Risk-Adjusted Performance

16 of 100

 
Weak
 
Strong
Solid
Compared to the overall equity markets, risk-adjusted returns on investments in ATEME SA are ranked lower than 16 (%) of all global equities and portfolios over the last 90 days. Even with relatively weak basic indicators, ATEME SA reported solid returns over the last few months and may actually be approaching a breakup point.

Ford and ATEME SA Volatility Contrast

   Predicted Return Density   
       Returns  

Pair Trading with Ford and ATEME SA

The main advantage of trading using opposite Ford and ATEME SA positions is that it hedges away some unsystematic risk.

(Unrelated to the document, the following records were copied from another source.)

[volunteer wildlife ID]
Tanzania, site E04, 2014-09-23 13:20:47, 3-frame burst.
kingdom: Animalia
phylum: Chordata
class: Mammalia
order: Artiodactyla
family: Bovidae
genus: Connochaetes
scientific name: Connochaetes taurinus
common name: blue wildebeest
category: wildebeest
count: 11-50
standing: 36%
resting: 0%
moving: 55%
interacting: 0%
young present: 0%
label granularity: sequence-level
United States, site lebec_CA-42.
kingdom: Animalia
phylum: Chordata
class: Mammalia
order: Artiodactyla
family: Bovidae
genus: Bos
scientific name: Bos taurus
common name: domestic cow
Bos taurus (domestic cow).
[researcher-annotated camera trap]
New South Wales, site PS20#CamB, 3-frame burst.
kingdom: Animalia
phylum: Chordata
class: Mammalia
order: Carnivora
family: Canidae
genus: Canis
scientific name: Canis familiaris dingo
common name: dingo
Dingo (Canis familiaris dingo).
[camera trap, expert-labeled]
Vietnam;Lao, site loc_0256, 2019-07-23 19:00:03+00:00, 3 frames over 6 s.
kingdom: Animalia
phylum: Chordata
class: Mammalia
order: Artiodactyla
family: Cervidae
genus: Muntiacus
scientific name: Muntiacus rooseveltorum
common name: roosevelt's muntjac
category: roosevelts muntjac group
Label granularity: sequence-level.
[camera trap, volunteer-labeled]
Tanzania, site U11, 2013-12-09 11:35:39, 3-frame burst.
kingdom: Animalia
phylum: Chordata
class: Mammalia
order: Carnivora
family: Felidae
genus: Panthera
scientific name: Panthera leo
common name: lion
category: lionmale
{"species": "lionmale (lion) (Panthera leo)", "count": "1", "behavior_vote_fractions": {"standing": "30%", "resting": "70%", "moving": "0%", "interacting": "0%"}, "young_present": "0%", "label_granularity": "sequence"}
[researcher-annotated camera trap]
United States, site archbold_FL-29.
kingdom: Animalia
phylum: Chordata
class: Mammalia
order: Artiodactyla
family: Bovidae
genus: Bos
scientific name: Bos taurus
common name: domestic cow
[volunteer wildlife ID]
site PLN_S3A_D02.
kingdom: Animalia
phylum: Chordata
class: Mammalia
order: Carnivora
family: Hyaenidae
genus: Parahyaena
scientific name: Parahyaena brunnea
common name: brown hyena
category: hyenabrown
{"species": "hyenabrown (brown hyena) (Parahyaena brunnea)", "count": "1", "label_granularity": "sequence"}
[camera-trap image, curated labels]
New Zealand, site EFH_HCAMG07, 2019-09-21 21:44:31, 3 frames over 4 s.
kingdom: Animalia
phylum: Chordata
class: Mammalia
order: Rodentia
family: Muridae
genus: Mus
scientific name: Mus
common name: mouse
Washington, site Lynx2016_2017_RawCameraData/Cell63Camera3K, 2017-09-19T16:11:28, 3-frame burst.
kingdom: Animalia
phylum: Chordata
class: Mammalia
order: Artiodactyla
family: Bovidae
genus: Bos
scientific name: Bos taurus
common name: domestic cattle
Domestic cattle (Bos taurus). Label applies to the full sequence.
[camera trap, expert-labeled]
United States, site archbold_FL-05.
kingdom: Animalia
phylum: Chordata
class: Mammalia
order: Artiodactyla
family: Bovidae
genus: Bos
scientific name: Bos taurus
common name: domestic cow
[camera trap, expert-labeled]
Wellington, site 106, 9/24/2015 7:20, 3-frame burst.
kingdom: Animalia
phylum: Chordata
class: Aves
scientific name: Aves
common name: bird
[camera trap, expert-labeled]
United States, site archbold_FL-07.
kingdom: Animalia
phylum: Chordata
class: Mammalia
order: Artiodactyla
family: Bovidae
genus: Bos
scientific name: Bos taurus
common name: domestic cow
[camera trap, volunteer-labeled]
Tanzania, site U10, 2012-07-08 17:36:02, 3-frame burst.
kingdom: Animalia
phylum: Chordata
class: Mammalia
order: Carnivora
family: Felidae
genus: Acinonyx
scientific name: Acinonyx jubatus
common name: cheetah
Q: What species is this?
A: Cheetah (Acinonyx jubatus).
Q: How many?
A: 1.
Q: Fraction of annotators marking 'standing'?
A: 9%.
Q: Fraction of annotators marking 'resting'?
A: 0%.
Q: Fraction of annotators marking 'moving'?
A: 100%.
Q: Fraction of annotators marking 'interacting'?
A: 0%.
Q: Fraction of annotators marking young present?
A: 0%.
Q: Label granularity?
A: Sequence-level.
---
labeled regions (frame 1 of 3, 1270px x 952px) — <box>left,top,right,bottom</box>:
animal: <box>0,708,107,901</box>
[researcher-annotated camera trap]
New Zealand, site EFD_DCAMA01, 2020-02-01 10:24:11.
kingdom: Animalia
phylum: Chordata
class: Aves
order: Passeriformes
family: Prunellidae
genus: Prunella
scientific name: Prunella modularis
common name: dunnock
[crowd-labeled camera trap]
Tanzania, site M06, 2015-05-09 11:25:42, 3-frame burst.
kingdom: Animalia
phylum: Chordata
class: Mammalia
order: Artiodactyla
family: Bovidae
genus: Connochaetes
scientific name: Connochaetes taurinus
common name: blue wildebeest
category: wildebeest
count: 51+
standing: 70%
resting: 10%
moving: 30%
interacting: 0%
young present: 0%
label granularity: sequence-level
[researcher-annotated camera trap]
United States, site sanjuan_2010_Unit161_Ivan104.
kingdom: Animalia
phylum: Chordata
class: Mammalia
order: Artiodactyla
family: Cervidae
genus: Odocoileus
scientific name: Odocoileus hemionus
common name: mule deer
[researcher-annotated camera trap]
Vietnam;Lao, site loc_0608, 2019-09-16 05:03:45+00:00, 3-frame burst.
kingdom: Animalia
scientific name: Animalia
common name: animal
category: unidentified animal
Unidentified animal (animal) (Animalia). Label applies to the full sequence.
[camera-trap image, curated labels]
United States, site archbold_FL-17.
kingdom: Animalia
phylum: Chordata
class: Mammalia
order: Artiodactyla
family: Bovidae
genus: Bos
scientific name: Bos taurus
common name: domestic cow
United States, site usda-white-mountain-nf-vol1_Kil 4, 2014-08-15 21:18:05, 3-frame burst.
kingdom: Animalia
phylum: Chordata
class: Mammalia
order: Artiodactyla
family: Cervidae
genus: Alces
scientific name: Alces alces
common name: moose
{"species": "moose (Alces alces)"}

Because of two separate transactions, even if Ford position performs unexpectedly, ATEME SA can make up some of the losses. Pair trading also minimizes risk from directional movements in the market. For example, if an entire industry or sector drops because of unexpected headlines, the short position in ATEME SA will offset losses from the drop in ATEME SA's long position.
The idea behind Ford Motor and ATEME SA pairs trading is to make the combined position market-neutral, meaning the overall market's direction will not affect its win or loss (or potential downside or upside). This can be achieved by designing a pairs trade with two highly correlated stocks or equities that operate in a similar space or sector, making it possible to obtain profits through simple and relatively low-risk investment.
Check out your portfolio center.
Note that this page's information should be used as a complementary analysis to find the right mix of equity instruments to add to your existing portfolios or create a brand new portfolio. You can also try the Portfolio Diagnostics module to use generated alerts and portfolio events aggregator to diagnose current holdings.